The company announced Media Manager in May as a solution to identify copyrighted content across text, images, audio, and video formats. The system was positioned as OpenAI's response to mounting criticism and copyright disputes surrounding its AI training practices.

However, development appears to have stalled, with a former OpenAI employee revealing to TechCrunch that they "don't remember anyone working on it," suggesting the project was not a priority for the company.

When OpenAI launched DALL-E 3, its latest image generation model, the company offered photographers an opt-out option. This process required creators to submit individual works with detailed descriptions – a tedious approach that many found impractical.

Ed Newton-Rex, founder of Fairly Trade, criticized this approach, noting that "most creators will never even hear about it, let alone use it," while the system would still be used to "defend the mass exploitation of creative work against creators' wishes."

The controversy highlights ongoing tensions between AI companies and content creators, who object to their work being used for AI training without consent or compensation. Media Manager was supposed to address these concerns by providing a streamlined opt-out process.
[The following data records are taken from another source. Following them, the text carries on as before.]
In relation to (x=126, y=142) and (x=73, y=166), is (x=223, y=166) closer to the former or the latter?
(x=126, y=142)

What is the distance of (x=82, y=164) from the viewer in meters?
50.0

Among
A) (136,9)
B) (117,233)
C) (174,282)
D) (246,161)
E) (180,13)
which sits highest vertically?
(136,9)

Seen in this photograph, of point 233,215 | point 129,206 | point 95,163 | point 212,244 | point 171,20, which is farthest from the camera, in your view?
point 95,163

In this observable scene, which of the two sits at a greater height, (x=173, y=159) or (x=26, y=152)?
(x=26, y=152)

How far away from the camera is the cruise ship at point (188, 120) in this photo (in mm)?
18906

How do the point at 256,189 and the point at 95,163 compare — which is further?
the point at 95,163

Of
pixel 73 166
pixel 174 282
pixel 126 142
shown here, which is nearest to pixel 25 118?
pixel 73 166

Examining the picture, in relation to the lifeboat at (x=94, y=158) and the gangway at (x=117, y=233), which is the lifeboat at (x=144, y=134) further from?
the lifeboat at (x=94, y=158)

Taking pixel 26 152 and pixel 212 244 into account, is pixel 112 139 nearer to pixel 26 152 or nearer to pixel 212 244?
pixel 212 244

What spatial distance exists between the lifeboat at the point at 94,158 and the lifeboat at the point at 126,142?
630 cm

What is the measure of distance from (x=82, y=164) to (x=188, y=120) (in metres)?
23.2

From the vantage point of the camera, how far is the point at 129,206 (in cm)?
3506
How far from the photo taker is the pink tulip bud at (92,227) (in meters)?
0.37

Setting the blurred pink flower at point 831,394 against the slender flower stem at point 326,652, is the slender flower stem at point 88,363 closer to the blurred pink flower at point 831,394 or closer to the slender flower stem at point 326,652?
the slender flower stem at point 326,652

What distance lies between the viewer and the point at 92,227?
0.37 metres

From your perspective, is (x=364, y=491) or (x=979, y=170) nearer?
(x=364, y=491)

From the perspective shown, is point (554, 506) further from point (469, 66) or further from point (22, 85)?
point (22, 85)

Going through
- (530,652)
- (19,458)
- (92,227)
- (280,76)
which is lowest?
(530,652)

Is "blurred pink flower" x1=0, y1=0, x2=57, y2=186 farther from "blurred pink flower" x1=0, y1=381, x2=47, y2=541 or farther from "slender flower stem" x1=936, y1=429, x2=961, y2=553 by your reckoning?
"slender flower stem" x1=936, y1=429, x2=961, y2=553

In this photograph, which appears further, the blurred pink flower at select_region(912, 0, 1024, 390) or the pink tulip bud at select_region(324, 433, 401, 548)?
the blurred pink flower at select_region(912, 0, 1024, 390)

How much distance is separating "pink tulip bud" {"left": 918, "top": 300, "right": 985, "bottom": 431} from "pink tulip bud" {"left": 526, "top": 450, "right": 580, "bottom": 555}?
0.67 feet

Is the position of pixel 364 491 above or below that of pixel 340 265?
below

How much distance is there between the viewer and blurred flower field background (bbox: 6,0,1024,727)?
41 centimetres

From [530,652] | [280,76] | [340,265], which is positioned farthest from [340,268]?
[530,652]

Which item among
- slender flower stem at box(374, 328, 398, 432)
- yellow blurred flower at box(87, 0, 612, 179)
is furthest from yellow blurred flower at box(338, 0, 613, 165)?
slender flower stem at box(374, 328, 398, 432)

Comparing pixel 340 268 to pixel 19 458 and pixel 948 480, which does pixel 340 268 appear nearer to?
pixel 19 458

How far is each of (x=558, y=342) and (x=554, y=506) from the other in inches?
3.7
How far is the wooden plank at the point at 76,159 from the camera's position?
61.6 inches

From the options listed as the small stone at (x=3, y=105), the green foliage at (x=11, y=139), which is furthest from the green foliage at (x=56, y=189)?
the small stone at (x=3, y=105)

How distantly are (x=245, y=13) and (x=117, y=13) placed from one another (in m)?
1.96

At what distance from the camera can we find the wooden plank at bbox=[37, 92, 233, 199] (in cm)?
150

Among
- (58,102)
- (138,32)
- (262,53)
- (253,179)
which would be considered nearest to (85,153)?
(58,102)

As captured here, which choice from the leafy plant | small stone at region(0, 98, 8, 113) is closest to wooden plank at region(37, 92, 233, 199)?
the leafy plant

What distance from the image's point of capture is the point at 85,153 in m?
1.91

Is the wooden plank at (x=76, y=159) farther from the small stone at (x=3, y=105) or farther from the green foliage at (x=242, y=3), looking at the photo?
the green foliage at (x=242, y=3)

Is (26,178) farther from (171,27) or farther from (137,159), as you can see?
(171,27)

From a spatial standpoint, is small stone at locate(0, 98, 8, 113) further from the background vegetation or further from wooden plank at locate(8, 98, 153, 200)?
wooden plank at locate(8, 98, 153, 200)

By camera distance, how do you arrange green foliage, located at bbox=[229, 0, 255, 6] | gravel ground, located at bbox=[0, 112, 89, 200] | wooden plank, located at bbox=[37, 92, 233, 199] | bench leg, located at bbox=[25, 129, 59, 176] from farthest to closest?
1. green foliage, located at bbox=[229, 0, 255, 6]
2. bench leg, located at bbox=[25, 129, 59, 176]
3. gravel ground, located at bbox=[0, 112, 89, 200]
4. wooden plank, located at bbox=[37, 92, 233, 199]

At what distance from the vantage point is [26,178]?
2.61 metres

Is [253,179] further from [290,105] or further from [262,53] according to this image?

IP attorney Andrian Cyhan from Stubbs Alderton & Markiles points out the complexity of such a system, comparing it to content ID challenges faced by major platforms like YouTube and TikTok. He notes that compliance across different jurisdictions adds another layer of difficulty.

OpenAI's last update on Media Manager came in August, when a spokesperson stated the tool was "still in development." Since then, the company has remained silent on the project's status, leaving photographers and other content creators without the promised solution.